Because if God wasn’t a Trinity, then he wouldn’t be inherently loving:
If God exists but is unipersonal, then there was a time when God was not love. Before God created the world, when there was only one divine person, there was no lover, because love can exist only in a relationship.
If a unipersonal God had created the world and its inhabitants, such a God would not in his essence be love. Power and greatness possibly, but not love. But if from all eternity, without end and without beginning, ultimate reality is a community of persons knowing and loving one another, then ultimate reality is about love relationships.
Why would a triune God create a world? If he were a unipersonal God, you might say, “Well, he created the world so he can have beings who give him worshipful love, and that would give him joy.” But the triune God already had that—and he received love within himself in a far purer, more powerful form than we human beings can ever give him. So why would he create us? There’s only one answer.

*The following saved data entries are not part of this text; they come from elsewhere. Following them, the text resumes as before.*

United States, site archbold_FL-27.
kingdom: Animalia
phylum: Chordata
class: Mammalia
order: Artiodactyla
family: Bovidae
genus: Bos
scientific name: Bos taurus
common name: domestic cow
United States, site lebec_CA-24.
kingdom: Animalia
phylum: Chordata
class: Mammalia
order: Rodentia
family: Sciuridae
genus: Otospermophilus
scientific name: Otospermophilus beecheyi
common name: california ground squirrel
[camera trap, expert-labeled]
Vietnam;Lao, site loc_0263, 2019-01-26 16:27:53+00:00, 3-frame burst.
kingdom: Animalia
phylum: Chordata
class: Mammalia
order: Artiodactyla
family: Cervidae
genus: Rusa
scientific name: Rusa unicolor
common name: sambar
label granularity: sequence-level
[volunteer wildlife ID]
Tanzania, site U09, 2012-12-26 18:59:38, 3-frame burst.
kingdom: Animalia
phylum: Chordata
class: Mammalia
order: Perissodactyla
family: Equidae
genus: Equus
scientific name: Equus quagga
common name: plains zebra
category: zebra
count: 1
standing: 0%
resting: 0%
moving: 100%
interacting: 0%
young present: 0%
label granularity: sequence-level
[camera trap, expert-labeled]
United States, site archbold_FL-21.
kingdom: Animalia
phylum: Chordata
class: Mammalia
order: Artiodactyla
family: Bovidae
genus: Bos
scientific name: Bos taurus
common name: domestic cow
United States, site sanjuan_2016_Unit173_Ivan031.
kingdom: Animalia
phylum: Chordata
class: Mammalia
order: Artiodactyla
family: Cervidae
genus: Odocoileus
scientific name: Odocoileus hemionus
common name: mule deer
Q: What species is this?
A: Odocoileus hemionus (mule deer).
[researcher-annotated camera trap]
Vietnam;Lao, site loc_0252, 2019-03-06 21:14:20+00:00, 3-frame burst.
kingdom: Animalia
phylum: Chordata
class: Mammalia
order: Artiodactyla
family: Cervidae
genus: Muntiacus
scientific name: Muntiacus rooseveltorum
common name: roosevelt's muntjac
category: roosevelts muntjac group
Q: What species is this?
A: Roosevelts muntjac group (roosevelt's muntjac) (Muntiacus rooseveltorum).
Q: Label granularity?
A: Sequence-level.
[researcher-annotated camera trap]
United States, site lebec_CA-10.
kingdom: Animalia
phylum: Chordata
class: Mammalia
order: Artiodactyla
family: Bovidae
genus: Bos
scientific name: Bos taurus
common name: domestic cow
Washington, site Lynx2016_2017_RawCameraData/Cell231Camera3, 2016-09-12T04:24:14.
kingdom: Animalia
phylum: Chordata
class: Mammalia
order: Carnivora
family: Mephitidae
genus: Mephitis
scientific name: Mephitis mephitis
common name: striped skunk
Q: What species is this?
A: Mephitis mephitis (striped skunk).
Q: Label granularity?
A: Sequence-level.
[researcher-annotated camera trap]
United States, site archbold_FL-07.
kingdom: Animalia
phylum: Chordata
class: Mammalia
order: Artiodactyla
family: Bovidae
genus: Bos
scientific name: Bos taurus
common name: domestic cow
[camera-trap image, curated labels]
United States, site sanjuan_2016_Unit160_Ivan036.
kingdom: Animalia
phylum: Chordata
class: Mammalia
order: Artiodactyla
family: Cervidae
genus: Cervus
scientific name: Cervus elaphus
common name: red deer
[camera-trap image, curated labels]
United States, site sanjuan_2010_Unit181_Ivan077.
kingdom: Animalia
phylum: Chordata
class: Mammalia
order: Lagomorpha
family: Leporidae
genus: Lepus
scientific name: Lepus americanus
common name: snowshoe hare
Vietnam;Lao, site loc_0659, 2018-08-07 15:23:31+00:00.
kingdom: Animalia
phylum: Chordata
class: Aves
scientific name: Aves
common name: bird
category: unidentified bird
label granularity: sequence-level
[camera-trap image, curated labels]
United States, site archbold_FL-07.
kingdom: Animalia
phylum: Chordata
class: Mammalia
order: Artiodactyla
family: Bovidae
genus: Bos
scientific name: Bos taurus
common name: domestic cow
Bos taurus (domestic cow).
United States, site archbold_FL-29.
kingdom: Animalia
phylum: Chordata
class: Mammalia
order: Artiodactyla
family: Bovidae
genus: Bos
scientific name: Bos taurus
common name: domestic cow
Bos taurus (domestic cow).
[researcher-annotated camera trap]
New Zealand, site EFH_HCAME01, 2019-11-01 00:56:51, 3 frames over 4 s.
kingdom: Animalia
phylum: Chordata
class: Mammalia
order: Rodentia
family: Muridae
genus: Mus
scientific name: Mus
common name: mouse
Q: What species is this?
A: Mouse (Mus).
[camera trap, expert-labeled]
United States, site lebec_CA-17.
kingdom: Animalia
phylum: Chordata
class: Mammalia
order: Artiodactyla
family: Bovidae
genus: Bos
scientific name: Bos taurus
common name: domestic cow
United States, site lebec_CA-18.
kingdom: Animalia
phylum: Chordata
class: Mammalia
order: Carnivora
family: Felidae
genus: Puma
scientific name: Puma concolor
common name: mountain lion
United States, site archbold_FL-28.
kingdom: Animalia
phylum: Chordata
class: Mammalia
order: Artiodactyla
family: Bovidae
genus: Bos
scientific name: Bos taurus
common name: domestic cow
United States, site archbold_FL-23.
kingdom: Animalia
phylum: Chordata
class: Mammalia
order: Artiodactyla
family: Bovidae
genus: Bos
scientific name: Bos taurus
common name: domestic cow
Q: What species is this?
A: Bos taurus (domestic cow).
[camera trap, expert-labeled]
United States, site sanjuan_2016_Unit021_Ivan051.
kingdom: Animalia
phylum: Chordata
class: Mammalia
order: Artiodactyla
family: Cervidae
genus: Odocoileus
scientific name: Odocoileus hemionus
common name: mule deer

He must have created us not to get joy but to give it. He must have created us to invite us into the dance, to say: If you glorify me, if you center your entire life on me, if you find me beautiful for who I am in myself, then you will step into the dance, which is what you are made for. You are made not just to believe in me or to be spiritual in some general way, not just to pray and get a bit of inspiration when things are tough. You are made to center everything in your life on me, to think of everything in terms of your relationship to me. To serve me unconditionally. That’s where you’ll find your joy.